◆ **Requirements**
Can you write out the whole listing exactly?

(Some records)
[START]
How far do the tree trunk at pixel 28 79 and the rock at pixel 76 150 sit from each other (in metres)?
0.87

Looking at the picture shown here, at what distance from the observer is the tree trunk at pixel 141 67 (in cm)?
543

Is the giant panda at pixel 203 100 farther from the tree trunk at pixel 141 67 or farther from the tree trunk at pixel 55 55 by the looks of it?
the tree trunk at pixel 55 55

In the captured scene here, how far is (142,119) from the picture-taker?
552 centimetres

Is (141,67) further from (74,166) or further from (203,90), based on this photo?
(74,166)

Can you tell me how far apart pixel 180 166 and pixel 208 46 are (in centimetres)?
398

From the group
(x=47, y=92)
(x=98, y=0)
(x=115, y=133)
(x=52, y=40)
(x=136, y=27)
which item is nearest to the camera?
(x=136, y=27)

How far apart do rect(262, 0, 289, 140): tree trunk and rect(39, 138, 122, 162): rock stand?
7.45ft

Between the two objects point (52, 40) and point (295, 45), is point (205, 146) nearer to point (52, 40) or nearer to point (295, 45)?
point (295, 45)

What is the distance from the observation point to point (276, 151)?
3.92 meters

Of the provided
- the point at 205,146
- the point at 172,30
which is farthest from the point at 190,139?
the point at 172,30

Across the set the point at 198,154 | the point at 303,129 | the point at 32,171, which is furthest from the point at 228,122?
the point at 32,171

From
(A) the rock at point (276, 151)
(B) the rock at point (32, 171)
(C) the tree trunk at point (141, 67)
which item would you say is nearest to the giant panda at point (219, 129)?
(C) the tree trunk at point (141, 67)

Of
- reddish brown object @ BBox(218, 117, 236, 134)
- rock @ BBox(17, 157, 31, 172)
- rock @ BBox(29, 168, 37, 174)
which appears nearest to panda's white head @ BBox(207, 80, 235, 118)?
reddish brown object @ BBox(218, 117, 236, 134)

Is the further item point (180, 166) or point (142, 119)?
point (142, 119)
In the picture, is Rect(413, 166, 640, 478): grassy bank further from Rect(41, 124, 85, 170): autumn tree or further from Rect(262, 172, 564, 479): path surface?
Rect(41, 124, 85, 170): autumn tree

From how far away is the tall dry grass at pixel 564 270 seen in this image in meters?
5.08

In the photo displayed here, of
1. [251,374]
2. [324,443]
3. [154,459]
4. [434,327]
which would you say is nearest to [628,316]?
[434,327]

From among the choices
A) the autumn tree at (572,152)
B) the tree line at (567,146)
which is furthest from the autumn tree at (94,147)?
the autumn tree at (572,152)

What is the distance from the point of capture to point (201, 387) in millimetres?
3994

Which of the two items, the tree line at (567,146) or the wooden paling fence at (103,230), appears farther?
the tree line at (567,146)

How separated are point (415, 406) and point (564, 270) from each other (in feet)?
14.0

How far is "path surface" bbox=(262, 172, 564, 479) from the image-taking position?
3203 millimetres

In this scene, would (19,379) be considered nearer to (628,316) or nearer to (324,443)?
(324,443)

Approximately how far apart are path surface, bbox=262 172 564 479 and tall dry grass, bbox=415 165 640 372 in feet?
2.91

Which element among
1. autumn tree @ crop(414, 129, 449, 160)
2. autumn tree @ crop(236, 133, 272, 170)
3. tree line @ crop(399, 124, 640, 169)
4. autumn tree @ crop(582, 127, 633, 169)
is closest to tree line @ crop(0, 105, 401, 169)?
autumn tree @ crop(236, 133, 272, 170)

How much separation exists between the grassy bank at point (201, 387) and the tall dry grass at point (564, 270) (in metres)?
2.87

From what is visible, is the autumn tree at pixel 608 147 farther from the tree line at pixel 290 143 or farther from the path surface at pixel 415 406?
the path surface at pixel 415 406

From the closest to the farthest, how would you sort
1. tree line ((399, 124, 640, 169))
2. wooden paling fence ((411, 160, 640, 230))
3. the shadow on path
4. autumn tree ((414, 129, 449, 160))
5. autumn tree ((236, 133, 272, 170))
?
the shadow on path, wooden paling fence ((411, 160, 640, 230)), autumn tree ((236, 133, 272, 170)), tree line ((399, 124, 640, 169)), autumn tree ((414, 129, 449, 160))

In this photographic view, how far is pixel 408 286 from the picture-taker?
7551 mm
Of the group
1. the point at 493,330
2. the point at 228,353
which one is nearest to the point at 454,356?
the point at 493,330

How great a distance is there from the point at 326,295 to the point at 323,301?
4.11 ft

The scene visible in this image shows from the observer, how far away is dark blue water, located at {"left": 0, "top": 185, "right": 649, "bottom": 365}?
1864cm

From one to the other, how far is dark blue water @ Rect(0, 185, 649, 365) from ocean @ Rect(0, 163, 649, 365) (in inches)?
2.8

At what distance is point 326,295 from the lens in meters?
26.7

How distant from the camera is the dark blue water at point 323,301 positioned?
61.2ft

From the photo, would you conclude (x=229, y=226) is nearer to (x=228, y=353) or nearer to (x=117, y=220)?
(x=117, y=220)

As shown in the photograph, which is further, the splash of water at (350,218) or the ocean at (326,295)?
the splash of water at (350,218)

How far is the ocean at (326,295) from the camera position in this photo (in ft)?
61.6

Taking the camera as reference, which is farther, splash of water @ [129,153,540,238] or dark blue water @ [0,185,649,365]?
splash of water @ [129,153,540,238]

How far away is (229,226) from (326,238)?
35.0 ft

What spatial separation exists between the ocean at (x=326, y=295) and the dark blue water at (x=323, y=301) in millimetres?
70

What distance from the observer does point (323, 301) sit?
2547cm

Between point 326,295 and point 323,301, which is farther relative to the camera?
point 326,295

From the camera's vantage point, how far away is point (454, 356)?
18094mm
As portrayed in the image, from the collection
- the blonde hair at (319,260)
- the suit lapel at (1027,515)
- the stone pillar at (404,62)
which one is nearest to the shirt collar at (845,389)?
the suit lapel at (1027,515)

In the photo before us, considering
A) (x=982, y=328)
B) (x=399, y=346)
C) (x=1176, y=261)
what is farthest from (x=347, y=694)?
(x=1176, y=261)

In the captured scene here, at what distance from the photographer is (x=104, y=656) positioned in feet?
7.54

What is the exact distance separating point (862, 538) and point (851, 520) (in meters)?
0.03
[END]
◆ **Expected answer**
How far do the tree trunk at pixel 28 79 and the rock at pixel 76 150 sit from each other (in metres)?
0.87

Looking at the picture shown here, at what distance from the observer is the tree trunk at pixel 141 67 (in cm)?
543

Is the giant panda at pixel 203 100 farther from the tree trunk at pixel 141 67 or farther from the tree trunk at pixel 55 55 by the looks of it?
the tree trunk at pixel 55 55

In the captured scene here, how far is (142,119) from the picture-taker?
552 centimetres

Is (141,67) further from (74,166) or further from (203,90), based on this photo?
(74,166)

Can you tell me how far apart pixel 180 166 and pixel 208 46 are (in centimetres)?
398

From the group
(x=47, y=92)
(x=98, y=0)
(x=115, y=133)
(x=52, y=40)
(x=136, y=27)
which item is nearest to the camera?
(x=136, y=27)

How far apart do rect(262, 0, 289, 140): tree trunk and rect(39, 138, 122, 162): rock stand?
7.45ft

Between the two objects point (52, 40) and point (295, 45), is point (205, 146) nearer to point (52, 40) or nearer to point (295, 45)?
point (295, 45)

What is the distance from the observation point to point (276, 151)?
3.92 meters

Of the provided
- the point at 205,146
- the point at 172,30
which is farthest from the point at 190,139?
the point at 172,30

Across the set the point at 198,154 | the point at 303,129 | the point at 32,171, which is furthest from the point at 228,122?
the point at 32,171

From
(A) the rock at point (276, 151)
(B) the rock at point (32, 171)
(C) the tree trunk at point (141, 67)
which item would you say is nearest to the giant panda at point (219, 129)?
(C) the tree trunk at point (141, 67)

Of
- reddish brown object @ BBox(218, 117, 236, 134)
- rock @ BBox(17, 157, 31, 172)
- rock @ BBox(29, 168, 37, 174)
which appears nearest to panda's white head @ BBox(207, 80, 235, 118)?
reddish brown object @ BBox(218, 117, 236, 134)

Is the further item point (180, 166) or point (142, 119)?
point (142, 119)
In the picture, is Rect(413, 166, 640, 478): grassy bank further from Rect(41, 124, 85, 170): autumn tree or further from Rect(262, 172, 564, 479): path surface?
Rect(41, 124, 85, 170): autumn tree

From how far away is the tall dry grass at pixel 564 270 seen in this image in meters?
5.08

In the photo displayed here, of
1. [251,374]
2. [324,443]
3. [154,459]
4. [434,327]
which would you say is nearest to [628,316]?
[434,327]

From among the choices
A) the autumn tree at (572,152)
B) the tree line at (567,146)
which is furthest from the autumn tree at (94,147)?
the autumn tree at (572,152)

What is the distance from the point of capture to point (201, 387) in millimetres?
3994

Which of the two items, the tree line at (567,146) or the wooden paling fence at (103,230), appears farther?
the tree line at (567,146)

How separated are point (415, 406) and point (564, 270) from each other (in feet)?
14.0

How far is "path surface" bbox=(262, 172, 564, 479) from the image-taking position?
3203 millimetres

In this scene, would (19,379) be considered nearer to (628,316) or nearer to (324,443)?
(324,443)

Approximately how far apart are path surface, bbox=262 172 564 479 and tall dry grass, bbox=415 165 640 372 in feet?
2.91

Which element among
1. autumn tree @ crop(414, 129, 449, 160)
2. autumn tree @ crop(236, 133, 272, 170)
3. tree line @ crop(399, 124, 640, 169)
4. autumn tree @ crop(582, 127, 633, 169)
is closest to tree line @ crop(0, 105, 401, 169)?
autumn tree @ crop(236, 133, 272, 170)

How much separation exists between the grassy bank at point (201, 387) and the tall dry grass at point (564, 270) (in metres)?
2.87

From what is visible, is the autumn tree at pixel 608 147 farther from the tree line at pixel 290 143 or farther from the path surface at pixel 415 406?
the path surface at pixel 415 406

From the closest to the farthest, how would you sort
1. tree line ((399, 124, 640, 169))
2. wooden paling fence ((411, 160, 640, 230))
3. the shadow on path
4. autumn tree ((414, 129, 449, 160))
5. autumn tree ((236, 133, 272, 170))
?
the shadow on path, wooden paling fence ((411, 160, 640, 230)), autumn tree ((236, 133, 272, 170)), tree line ((399, 124, 640, 169)), autumn tree ((414, 129, 449, 160))

In this photographic view, how far is pixel 408 286 from the picture-taker?
7551 mm
Of the group
1. the point at 493,330
2. the point at 228,353
which one is nearest to the point at 454,356?
the point at 493,330

How great a distance is there from the point at 326,295 to the point at 323,301?
4.11 ft

The scene visible in this image shows from the observer, how far away is dark blue water, located at {"left": 0, "top": 185, "right": 649, "bottom": 365}?
1864cm

From one to the other, how far is dark blue water @ Rect(0, 185, 649, 365) from ocean @ Rect(0, 163, 649, 365) (in inches)?
2.8

At what distance is point 326,295 from the lens in meters?
26.7

How distant from the camera is the dark blue water at point 323,301 positioned?
61.2ft

From the photo, would you conclude (x=229, y=226) is nearer to (x=228, y=353) or nearer to (x=117, y=220)?
(x=117, y=220)

As shown in the photograph, which is further, the splash of water at (350,218) or the ocean at (326,295)?
the splash of water at (350,218)

How far is the ocean at (326,295) from the camera position in this photo (in ft)?
61.6

Taking the camera as reference, which is farther, splash of water @ [129,153,540,238] or dark blue water @ [0,185,649,365]?
splash of water @ [129,153,540,238]

How far away is (229,226) from (326,238)?
35.0 ft

What spatial separation exists between the ocean at (x=326, y=295) and the dark blue water at (x=323, y=301) in millimetres?
70

What distance from the observer does point (323, 301) sit?
2547cm

Between point 326,295 and point 323,301, which is farther relative to the camera?
point 326,295

From the camera's vantage point, how far away is point (454, 356)?
18094mm
As portrayed in the image, from the collection
- the blonde hair at (319,260)
- the suit lapel at (1027,515)
- the stone pillar at (404,62)
which one is nearest to the shirt collar at (845,389)?
the suit lapel at (1027,515)

In the photo before us, considering
A) (x=982, y=328)
B) (x=399, y=346)
C) (x=1176, y=261)
what is farthest from (x=347, y=694)?
(x=1176, y=261)

In the captured scene here, at what distance from the photographer is (x=104, y=656) positioned in feet?
7.54

What is the exact distance separating point (862, 538) and point (851, 520) (in meters)?
0.03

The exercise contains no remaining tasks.